To assess the clinical effectiveness of homocysteine-lowering interventions in people with or without pre-existing cardiovascular disease.

Search methods

We searched The Cochrane Central Register of Controlled Trials (CENTRAL) on The Cochrane Library (2012, Issue 2), MEDLINE (1950 to Feb week 2 2012), EMBASE (1980 to 2012 week 07), and LILACS (1986 to February 2012). We also searched ISI Web of Science (1970 to February 2012). We handsearched the reference lists of included papers. We also contacted researchers in the field. There was no language restriction in the search.

Selection criteria

We included randomised controlled trials assessing the effects of homocysteine-lowering interventions for preventing cardiovascular events with a follow-up period of one year or longer. We considered myocardial infarction and stroke as the primary outcomes. We excluded studies in patients with end-stage renal disease.

Data collection and analysis

We performed study selection, 'Risk of bias' assessment and data extraction in duplicate. We estimated risk ratios (RR) for dichotomous outcomes. We measured statistical heterogeneity using I2. We used a random-effects model.

Main results

In this updated systematic review, we identified four new randomised trials, resulting in a total of 12 randomised controlled trials involving 47,429 participants. In general terms, the trials had a low risk of bias. Homocysteine-lowering interventions compared with placebo did not significantly affect non-fatal or fatal myocardial infarction (pooled RR 1.02, 95% CI 0.95 to 1.10, I2 = 0%), stroke (pooled RR 0.91, 95% CI 0.82 to 1.0, I2 = 11%) or death by any cause (pooled RR 1.01 (95% CI 0.96 to 1.07, I2: 6%)). Homocysteine-lowering interventions compared with placebo did not significantly affect serious adverse events (cancer) (1 RR 1.06, 95% CI 0.98 to 1.13; I2 = 0%).

Authors' conclusions

This updated Cochrane review found no evidence to suggest that homocysteine-lowering interventions in the form of supplements of vitamins B6, B9 or B12 given alone or in combination should be used for preventing cardiovascular events. Furthermore, there is no evidence suggesting that homocysteine-lowering interventions are associated with an increased risk of cancer.

 

Plain language summary

  1. Top of page
  2. Abstract
  3. Plain language summary

B-complex vitamin therapy for preventing cardiovascular events

Cardiovascular disease is the number one cause of death worldwide. The most common causes of cardiovascular disease leading to both morbidity and mortality are ischaemic heart disease, stroke, and congestive heart failure. Many people with cardiovascular diseases may be asymptomatic, and may have a high risk for developing myocardial infarction, angina pectoris, stroke (ischaemic, haemorrhagic or both). 'Emergent or new risk factors' for cardiovascular disease have been recently added to the established risk factors (diabetes mellitus, high blood pressure, active smoker, adverse blood lipid profile). One of these risk factors is elevated circulating total homocysteine levels. Homocysteine is an amino acid, and its levels in blood are influenced by blood levels of B-complex vitamins: cyanocobalamin (B12), folic acid (B9) and pyridoxine (B6). High plasma total homocysteine levels are associated with an increased risk of atherosclerotic diseases. Hence, it has been suggested that B vitamin supplementation might reduce the risk of myocardial infarction, stroke, and angina pectoris. Preventive strategies might include healthy people with low or high risk for developing cardiovascular disease (primary prevention) and people with an established cardiovascular disease (secondary prevention). In this updated review, we included 12 randomised clinical trials involving 47,429 participants living in countries with or without mandatory fortification.

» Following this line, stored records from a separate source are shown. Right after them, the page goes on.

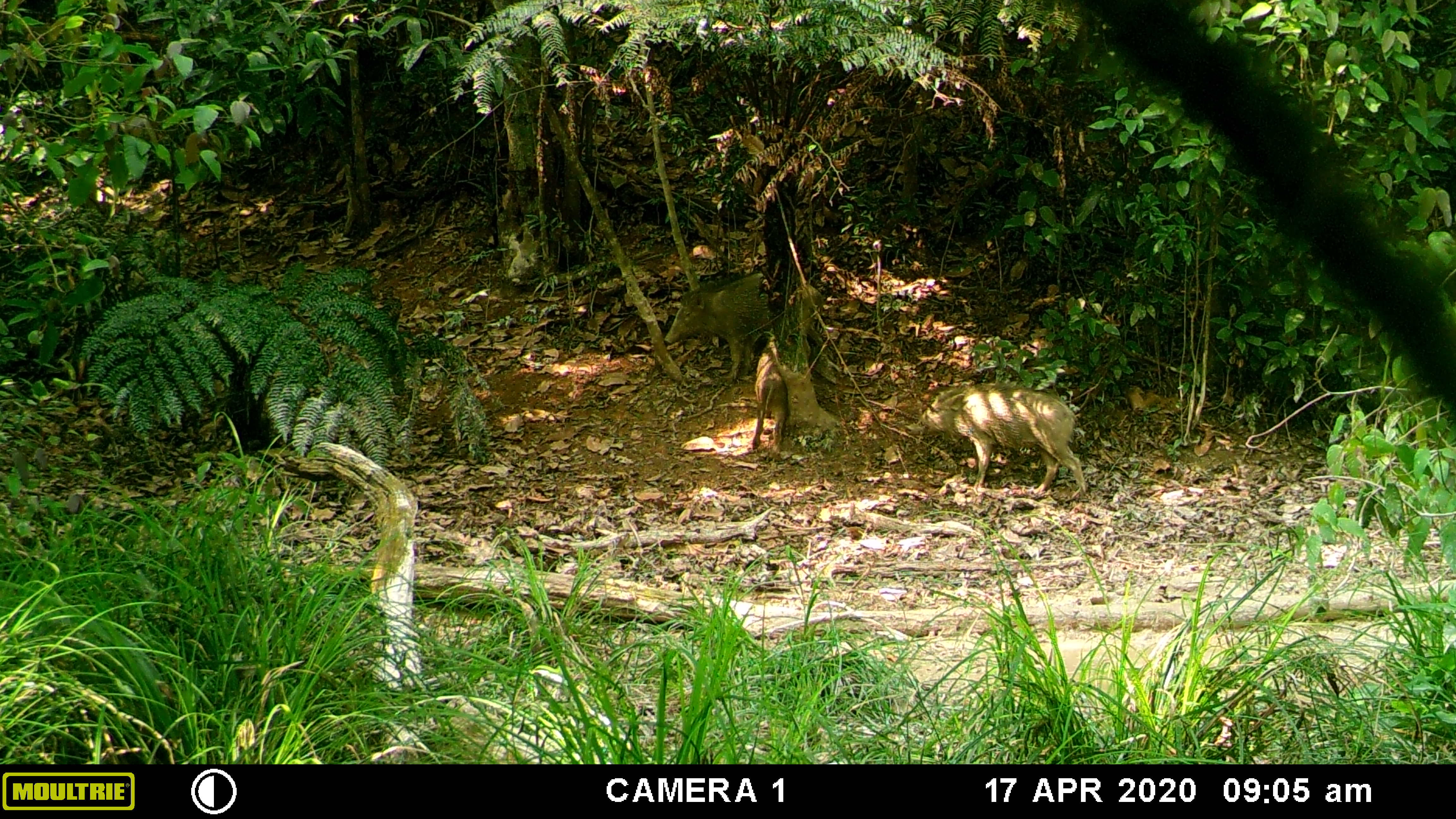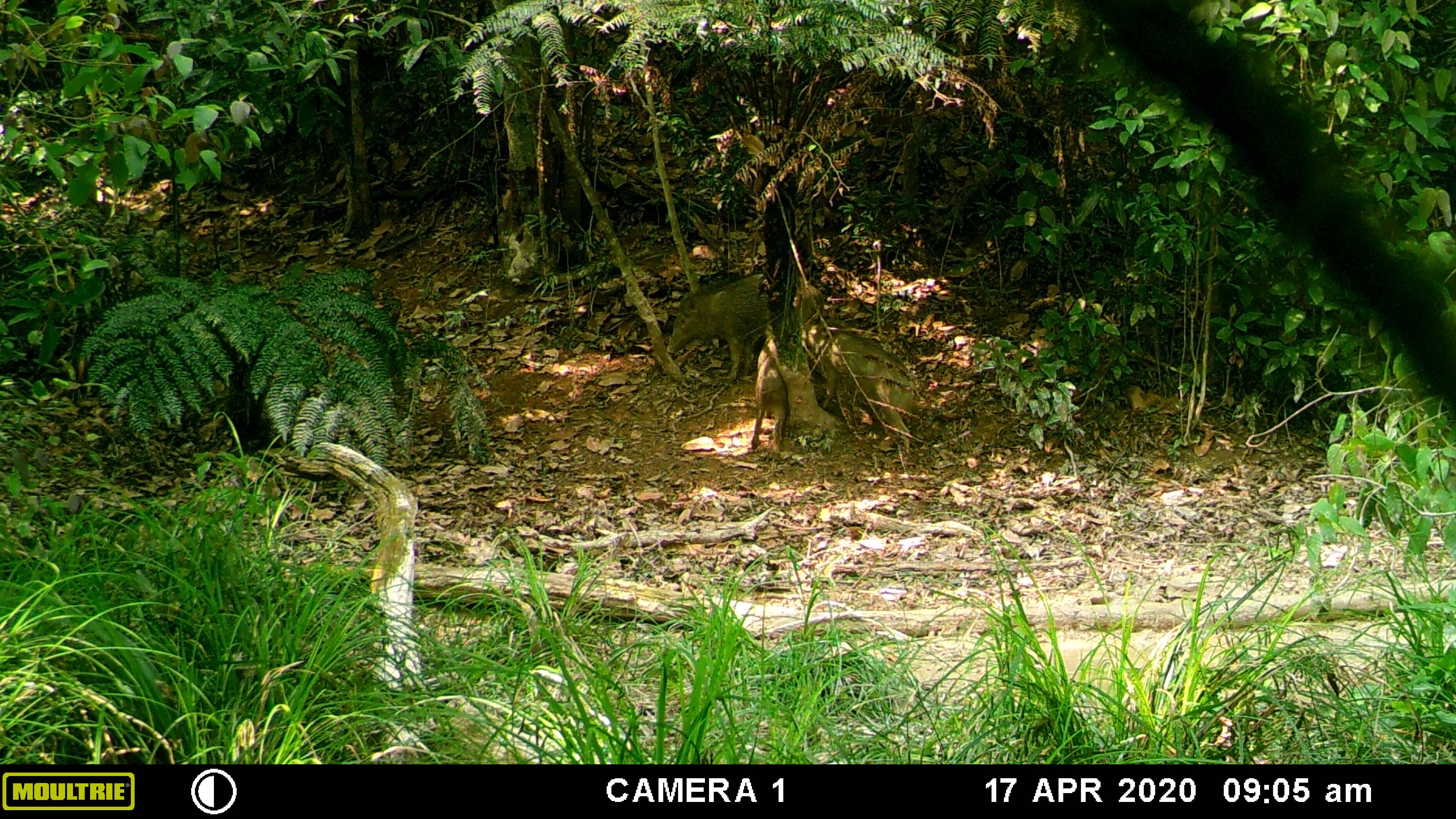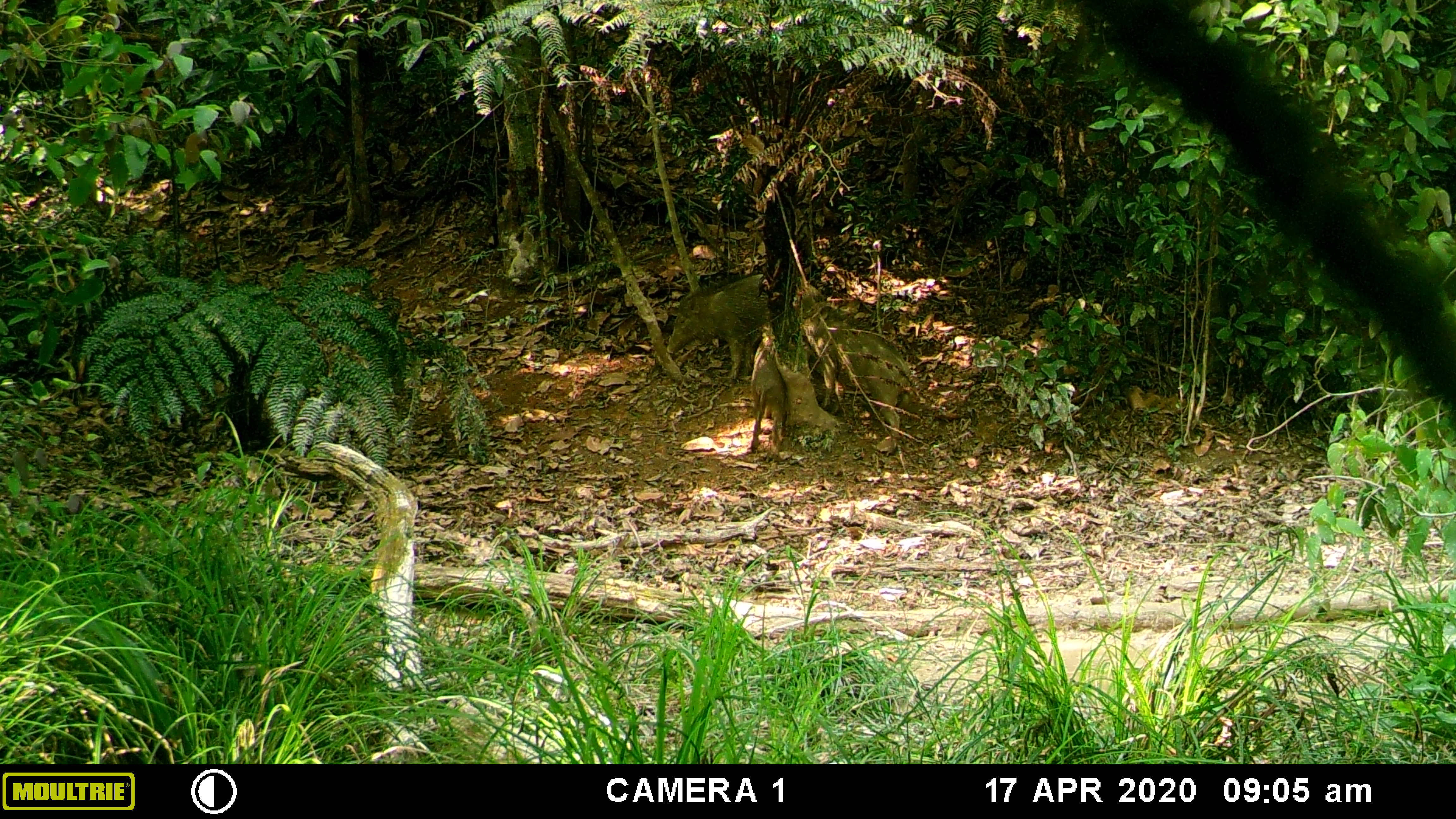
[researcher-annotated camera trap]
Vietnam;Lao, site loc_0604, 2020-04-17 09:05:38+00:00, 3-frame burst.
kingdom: Animalia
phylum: Chordata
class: Mammalia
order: Artiodactyla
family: Suidae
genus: Sus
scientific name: Sus scrofa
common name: eurasian wild pig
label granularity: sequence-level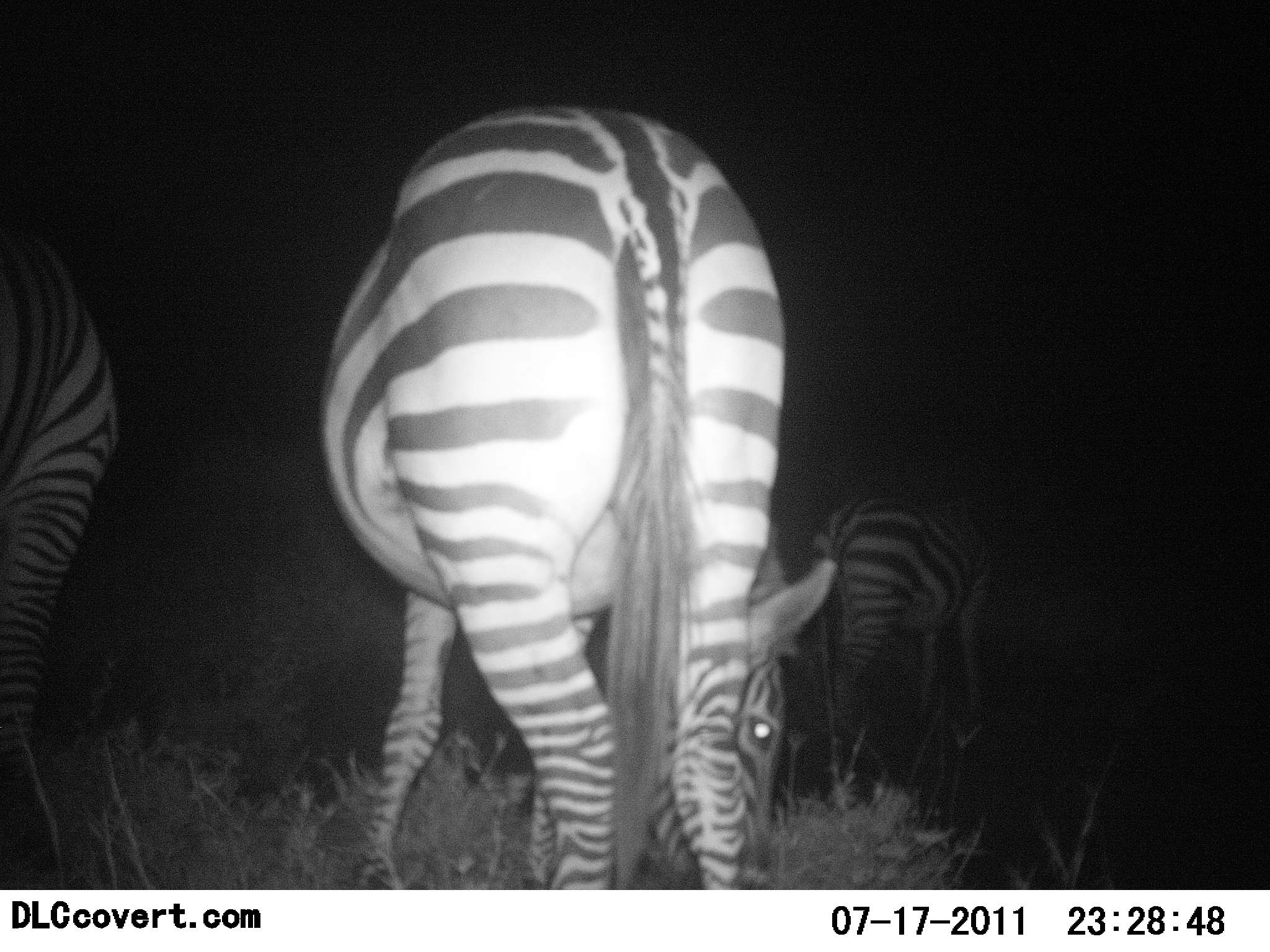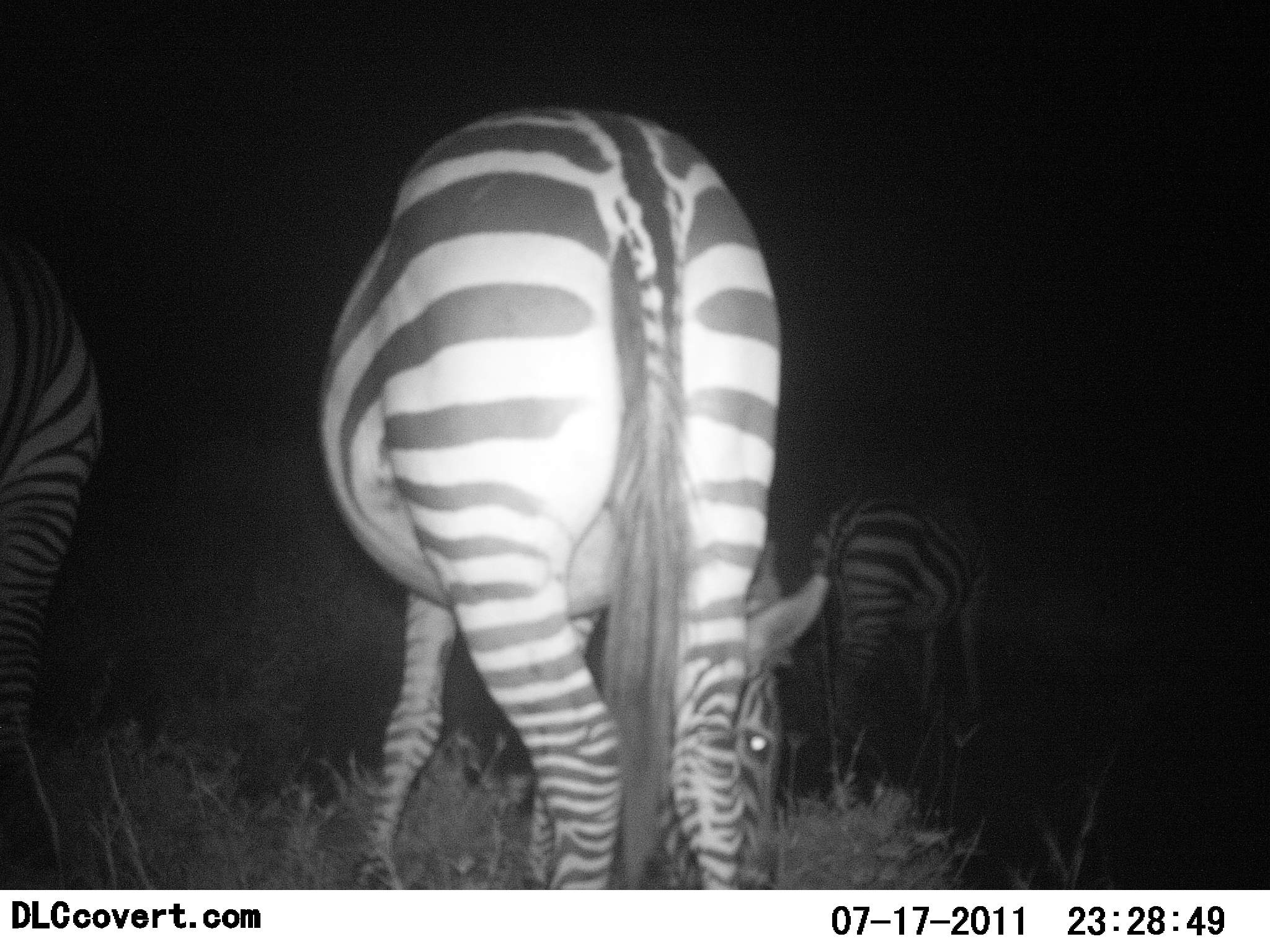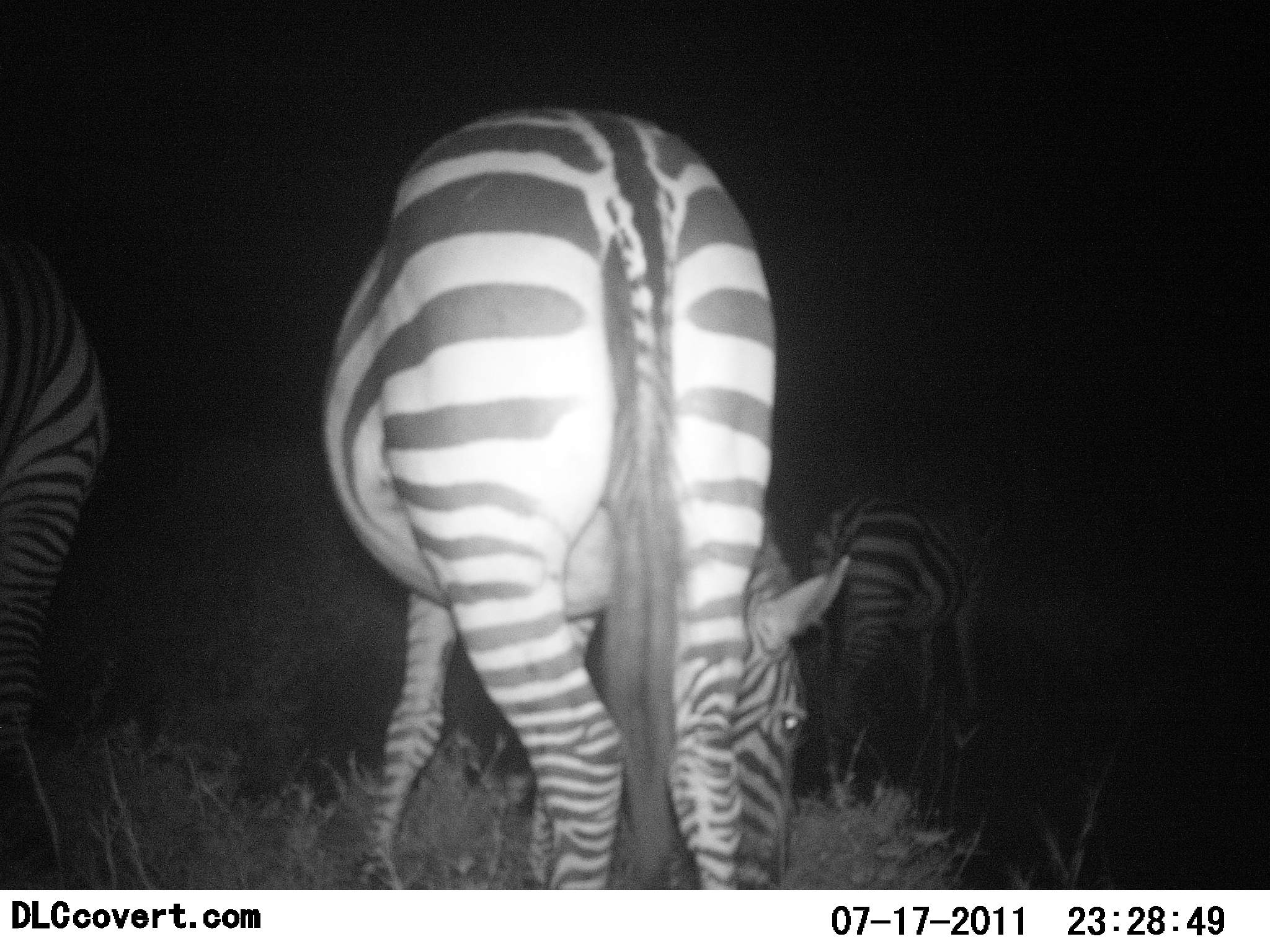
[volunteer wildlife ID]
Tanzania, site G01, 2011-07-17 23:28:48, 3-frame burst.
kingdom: Animalia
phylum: Chordata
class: Mammalia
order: Perissodactyla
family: Equidae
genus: Equus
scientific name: Equus quagga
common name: plains zebra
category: zebra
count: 3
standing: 54%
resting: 8%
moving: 15%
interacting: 0%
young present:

We found no evidence that homocysteine-lowering interventions, in the form of supplements of vitamins B6, B9 or B12 given alone or in combination, at any dosage compared with placebo or standard care, prevent myocardial infarction, stroke, or reduce total mortality in participants at risk or with established cardiovascular disease. Homocysteine-lowering interventions compared with placebo did not significantly affect serious adverse events (cancer).